Senator Jim Bunning (R–KY, net worth $607,000*) continued his objection to a 30-day extension in federal unemployment benefits and highway funding reimbursements today, after successfully stopping the bill on a point of parliamentary procedure Thursday. Yesterday morning, two thousand federal transportation workers were furloughed without pay, thanks to Bunning’s insistence that a specific funding source be identified for the $10 billion bill and, presumably, the rest of the $3.8 trillion federal budget. On a more personal level, my father had his last day of work on Monday, having opted not to retire on Friday so that he would be eligible for COBRA health insurance through the end of March. That program, too, has been suspended, and now my father does not have health insurance because a Hall of Fame pitcher from Kentucky has taken it upon himself to end the welfare state. Bunning repeatedly affirmed his objection even as Democratic senators pointed out unemployment numbers in Kentucky, expressed their dismay at being kept up late, and generally employed the means by which an old man is made to feel shame. While Bunning was overheard swearing and complaining that he’d been “ambushed,” he held to his resolve, and the bill could not come to a vote. Which brings us to where we are now.
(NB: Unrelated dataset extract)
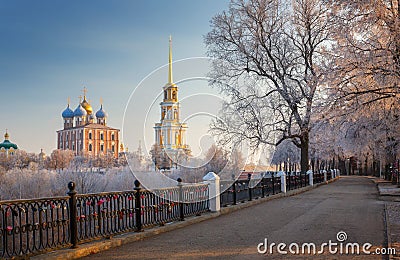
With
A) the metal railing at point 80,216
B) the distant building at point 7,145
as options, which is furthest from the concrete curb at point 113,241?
the distant building at point 7,145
Cracks are appearing in the dam, however. Carl Hulse, who opened his initial coverage of Bunning’s obstruction with a complex metaphor referring to an episode of the original Star Trek, reports in the New York Times that Senator Susan Collins (R–ME, net worth $410,000) has become the first Republican to demand that the Senator from Kentucky withdraw his objection. Collins’s criticism suggests that Bunning is operating without the express blessing of the Republican Party, which only stands to suffer from another public display of parliamentary obstructionism (q.v. Richard Shelby.) Holding up administrative nominations on the sneak is one thing, but adopting a let-them-eat-cake attitude toward unemployment benefits—and doing so in the name of a balanced budget, thereby bringing to everyone’s attention a compelling argument against fiscal conservatism—looks spiteful. Where were you when Congress approved two unfunded, unbudgeted, indefinite land wars in Asia, Jim Bunning? Oh yeah—you were serving as the United States Senator from Kentucky.

You know the conventional wisdom in Washington is that this business is bad news for the GOP, because the White House abandoned its recent language of bipartisanship to criticize Bunning openly. “I don’t know how you negotiate with the irrational,” press secretary Robert Gibbs said this morning. “I don’t know how you prevent one person who decides they hold in the palm of their hand the livelihood of hundreds of thousands who have lost their jobs.”* Gibbs isn’t exaggerating; in addition to the 1.2 million Americans who lost their unemployment benefits on Sunday, highway projects across the nation have been suspended because of the furlough of federal safety inspectors, which means that thousands of construction workers are out of jobs. If Bunning’s plan is to balance the budget by increasing unemployment and dramatically shrinking the construction and transportation segments of the economy, he has successfully completed Step One.

That isn’t his plan, of course. I was going to say that Senator Bunning’s plan is to make a spectacle of his fiscal conservatism at a moment when anti-deficit hysteria has reached a fever pitch, but that doesn’t make sense, since he’s announced that this will be his last term. It seems possible that Bunning actually believes he is doing the country a favor by abusing parliamentary procedure in order to single-handedly enact a pay-as-you-go amendment to the United States Constitution. If that’s the case, somebody should explain basic economics to him with a quickness; reducing federal spending in the midst of a recession virtually guarantees further economic stagnation, and history provides plenty of examples to prove it. Better yet, maybe it’s time we took a hard look at a Senate whose procedural system requires sixty votes to do a lot of things and only one vote to do nothing. I am an ardent supporter of the US Constitution, but I feel no such attachment to Robert’s Rules of Order. The vital principle of democracy is not that one ignorant old man should withhold food stamps and health insurance from 1.2 million Americans. Parliamentary procedure is a tool, and like any tool it can be blunted with overuse. It is one of two tools I can think of that, just now, are doing more harm than work.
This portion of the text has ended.